==== SELECTED EXTRACT ====
November 12, 2018 | BITE: My Journal

Missy Does Misi in Brooklyn  

 

Missy Robbins conducts the symphony at the kitchen counter of new Misi in Brooklyn.

          Missy Robbins never meant to settle in Brooklyn. She thought of herself as more the West Village type. But then her partner found that great-looking body shop on Union Avenue. They fashioned Lilia, bringing hungry Gullivers across the bridges. "Brooklyn Bait" I called it. Click here to read it.

 

Grilled baby artichokes with mint salsa verde are savory and full of Italian flavors.

          No need to stretch her dance. Robbins’ bright new Misi is walking distance from Lilia in the historic Domino Sugar Refinery. Just a few weeks old, there’s already a daunting queue for reservations. I’m not willing to wait, so I take advantage of being a critic, and dial her cell. I’m remembering that prime corner table at Lilia, covered with bowls of pasta.

 

Memory of the array of pastas on the table at Lilia makes me hungry en route to Misi.

 

Fettucine with buffalo butter, extra aged Parmesan and black pepper.
==== ENTRIES SHOWN ====
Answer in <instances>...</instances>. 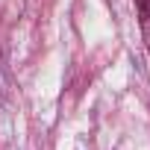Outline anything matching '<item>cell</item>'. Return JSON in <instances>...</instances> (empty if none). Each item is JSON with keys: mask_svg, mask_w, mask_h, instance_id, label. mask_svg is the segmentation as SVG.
I'll return each mask as SVG.
<instances>
[{"mask_svg": "<svg viewBox=\"0 0 150 150\" xmlns=\"http://www.w3.org/2000/svg\"><path fill=\"white\" fill-rule=\"evenodd\" d=\"M138 6V24H141V35H144V44L150 50V0H135Z\"/></svg>", "mask_w": 150, "mask_h": 150, "instance_id": "cell-1", "label": "cell"}]
</instances>
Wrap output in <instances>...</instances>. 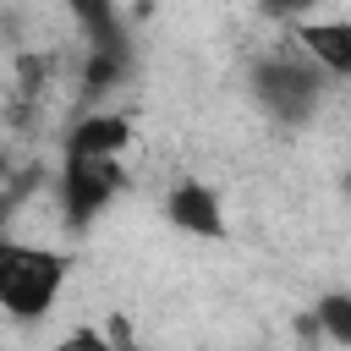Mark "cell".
<instances>
[{"label":"cell","mask_w":351,"mask_h":351,"mask_svg":"<svg viewBox=\"0 0 351 351\" xmlns=\"http://www.w3.org/2000/svg\"><path fill=\"white\" fill-rule=\"evenodd\" d=\"M71 280V258L60 247H44V241H16L5 236L0 241V307L16 329L27 324H44L60 302Z\"/></svg>","instance_id":"6da1fadb"},{"label":"cell","mask_w":351,"mask_h":351,"mask_svg":"<svg viewBox=\"0 0 351 351\" xmlns=\"http://www.w3.org/2000/svg\"><path fill=\"white\" fill-rule=\"evenodd\" d=\"M247 88H252L258 110H263L274 126L302 132V126H313V121H318L324 93H329V77H324V71L302 55V44H296V49L258 55V60H252V71H247Z\"/></svg>","instance_id":"7a4b0ae2"},{"label":"cell","mask_w":351,"mask_h":351,"mask_svg":"<svg viewBox=\"0 0 351 351\" xmlns=\"http://www.w3.org/2000/svg\"><path fill=\"white\" fill-rule=\"evenodd\" d=\"M126 186L121 159H88V154H60L55 170V203H60V225L66 230H88Z\"/></svg>","instance_id":"3957f363"},{"label":"cell","mask_w":351,"mask_h":351,"mask_svg":"<svg viewBox=\"0 0 351 351\" xmlns=\"http://www.w3.org/2000/svg\"><path fill=\"white\" fill-rule=\"evenodd\" d=\"M291 38L329 82H351V22L346 16H302Z\"/></svg>","instance_id":"277c9868"},{"label":"cell","mask_w":351,"mask_h":351,"mask_svg":"<svg viewBox=\"0 0 351 351\" xmlns=\"http://www.w3.org/2000/svg\"><path fill=\"white\" fill-rule=\"evenodd\" d=\"M165 219H170L176 230H186V236H203V241H219V236H225L219 192H214L208 181H197V176H186V181H176V186L165 192Z\"/></svg>","instance_id":"5b68a950"},{"label":"cell","mask_w":351,"mask_h":351,"mask_svg":"<svg viewBox=\"0 0 351 351\" xmlns=\"http://www.w3.org/2000/svg\"><path fill=\"white\" fill-rule=\"evenodd\" d=\"M132 148V121L126 115H110V110H88L66 126L60 137V154H88V159H121Z\"/></svg>","instance_id":"8992f818"},{"label":"cell","mask_w":351,"mask_h":351,"mask_svg":"<svg viewBox=\"0 0 351 351\" xmlns=\"http://www.w3.org/2000/svg\"><path fill=\"white\" fill-rule=\"evenodd\" d=\"M71 16H77V33L88 49L99 55H132V38H126V16L115 0H66Z\"/></svg>","instance_id":"52a82bcc"},{"label":"cell","mask_w":351,"mask_h":351,"mask_svg":"<svg viewBox=\"0 0 351 351\" xmlns=\"http://www.w3.org/2000/svg\"><path fill=\"white\" fill-rule=\"evenodd\" d=\"M313 313H318L324 346H340V351H351V291H324V296L313 302Z\"/></svg>","instance_id":"ba28073f"},{"label":"cell","mask_w":351,"mask_h":351,"mask_svg":"<svg viewBox=\"0 0 351 351\" xmlns=\"http://www.w3.org/2000/svg\"><path fill=\"white\" fill-rule=\"evenodd\" d=\"M55 351H121V340L115 335H104V329H93V324H77L71 335H60V346Z\"/></svg>","instance_id":"9c48e42d"},{"label":"cell","mask_w":351,"mask_h":351,"mask_svg":"<svg viewBox=\"0 0 351 351\" xmlns=\"http://www.w3.org/2000/svg\"><path fill=\"white\" fill-rule=\"evenodd\" d=\"M313 5H324V0H258V11L274 16V22H302Z\"/></svg>","instance_id":"30bf717a"},{"label":"cell","mask_w":351,"mask_h":351,"mask_svg":"<svg viewBox=\"0 0 351 351\" xmlns=\"http://www.w3.org/2000/svg\"><path fill=\"white\" fill-rule=\"evenodd\" d=\"M121 351H143V346H132V340H121Z\"/></svg>","instance_id":"8fae6325"}]
</instances>
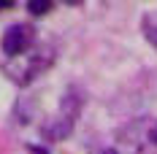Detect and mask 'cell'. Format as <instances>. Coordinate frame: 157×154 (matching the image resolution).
Here are the masks:
<instances>
[{
    "mask_svg": "<svg viewBox=\"0 0 157 154\" xmlns=\"http://www.w3.org/2000/svg\"><path fill=\"white\" fill-rule=\"evenodd\" d=\"M119 141L127 143L130 152H136V154H155V149H157V122H152V119L133 122L130 127H125L119 133Z\"/></svg>",
    "mask_w": 157,
    "mask_h": 154,
    "instance_id": "6da1fadb",
    "label": "cell"
},
{
    "mask_svg": "<svg viewBox=\"0 0 157 154\" xmlns=\"http://www.w3.org/2000/svg\"><path fill=\"white\" fill-rule=\"evenodd\" d=\"M52 62H54V46L44 43V46L35 49V51H33L19 68H11V65H8V73H11V78L19 81V84H30L33 78L38 76V73H44Z\"/></svg>",
    "mask_w": 157,
    "mask_h": 154,
    "instance_id": "7a4b0ae2",
    "label": "cell"
},
{
    "mask_svg": "<svg viewBox=\"0 0 157 154\" xmlns=\"http://www.w3.org/2000/svg\"><path fill=\"white\" fill-rule=\"evenodd\" d=\"M33 43V27L30 24H14L3 35V51L8 57H19L22 51H27Z\"/></svg>",
    "mask_w": 157,
    "mask_h": 154,
    "instance_id": "3957f363",
    "label": "cell"
},
{
    "mask_svg": "<svg viewBox=\"0 0 157 154\" xmlns=\"http://www.w3.org/2000/svg\"><path fill=\"white\" fill-rule=\"evenodd\" d=\"M81 108H84V95L78 92L76 87H71V89L63 95V100H60V116H65L68 122H76L78 114H81Z\"/></svg>",
    "mask_w": 157,
    "mask_h": 154,
    "instance_id": "277c9868",
    "label": "cell"
},
{
    "mask_svg": "<svg viewBox=\"0 0 157 154\" xmlns=\"http://www.w3.org/2000/svg\"><path fill=\"white\" fill-rule=\"evenodd\" d=\"M71 127H73V122H68L65 116H57V119L46 122L44 135H46L49 141H63V138H68V135H71Z\"/></svg>",
    "mask_w": 157,
    "mask_h": 154,
    "instance_id": "5b68a950",
    "label": "cell"
},
{
    "mask_svg": "<svg viewBox=\"0 0 157 154\" xmlns=\"http://www.w3.org/2000/svg\"><path fill=\"white\" fill-rule=\"evenodd\" d=\"M16 116L22 119V122H27L33 116V97H27V100H19L16 103Z\"/></svg>",
    "mask_w": 157,
    "mask_h": 154,
    "instance_id": "8992f818",
    "label": "cell"
},
{
    "mask_svg": "<svg viewBox=\"0 0 157 154\" xmlns=\"http://www.w3.org/2000/svg\"><path fill=\"white\" fill-rule=\"evenodd\" d=\"M27 8H30V14H46L49 8H52V3H38V0H33Z\"/></svg>",
    "mask_w": 157,
    "mask_h": 154,
    "instance_id": "52a82bcc",
    "label": "cell"
},
{
    "mask_svg": "<svg viewBox=\"0 0 157 154\" xmlns=\"http://www.w3.org/2000/svg\"><path fill=\"white\" fill-rule=\"evenodd\" d=\"M144 35L149 38V43L157 46V24H149V22H146V24H144Z\"/></svg>",
    "mask_w": 157,
    "mask_h": 154,
    "instance_id": "ba28073f",
    "label": "cell"
},
{
    "mask_svg": "<svg viewBox=\"0 0 157 154\" xmlns=\"http://www.w3.org/2000/svg\"><path fill=\"white\" fill-rule=\"evenodd\" d=\"M3 8H11V3H0V11H3Z\"/></svg>",
    "mask_w": 157,
    "mask_h": 154,
    "instance_id": "9c48e42d",
    "label": "cell"
},
{
    "mask_svg": "<svg viewBox=\"0 0 157 154\" xmlns=\"http://www.w3.org/2000/svg\"><path fill=\"white\" fill-rule=\"evenodd\" d=\"M106 154H117V152H114V149H111V152H106Z\"/></svg>",
    "mask_w": 157,
    "mask_h": 154,
    "instance_id": "30bf717a",
    "label": "cell"
}]
</instances>
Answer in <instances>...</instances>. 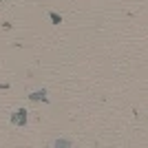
====
• [WRITTEN INSTRUCTION 1]: According to the Misi review, why does the writer dial Missy Robbins' cell instead of joining the queue for a reservation?
• [WRITTEN INSTRUCTION 2]: Carry the Misi review forward from its final line.
The entries were drawn from a separate source, unrelated to the Misi review.

• [RESULT 1]: Only a few weeks after opening, Misi already has a daunting queue for reservations, and the writer is not willing to wait. So the writer takes advantage of being a critic and calls Robbins directly.

• [RESULT 2]:
          Here there’s a glass-enclosed lab for kneading, rolling and cutting noodles, and filling tortellini -- pasta fresh every day to be dished up in 10 different formulas by a crew in the open kitchen. Guests can watch can watch the plating from the counter while they eat.

 

Small pasta rounds of occhi are filled with sheep’s milk ricotta and topped with bottarga.

          On the seemingly endless drive, brutally misled by our Google map, I’m growing hungry. I remember the handmade mafaldini laced with pink peppercorns at Lilia. Now the five of us are pacing a bit in the crush around the entrance, not wanting to seem favored folk as we wait for our designated table to clear.

 

Oil-soaked chanterelles are spiked with garlic and flecked with rosemary. Maybe add a squeeze of lemon.

          Missy leaves her post directing the kitchen and comes by. Our cheeks brush. They have asked for their check, we hear. Still we wait. Is there enough staff? How long will the house take to bus our spot? Can’t we sit now? In 1969 I wrote a piece called “Brooklyn, Come Hungry.” Click here to read it.  Now I’m here. I’ve come hungry.

 

Misi fans, clustered together, waiting for their table, can watch the action in the open kitchen.

          My pals are chatting, studying the menu, deciding on drinks. An olive oil martini sounds gruesome to me. But I’m not the martini type anyway. The server comes and goes, then comes again, and goes, and then we wait. It’s a wonderfully eccentric menu, just antipasti and pasta. I can live with that. My two favorite courses after all. Ryan orders a $65 bottle of wine none of us have ever heard of. Koppitsch unfiltered.

          “Unfiltered.” You wouldn’t predict it would be this smooth.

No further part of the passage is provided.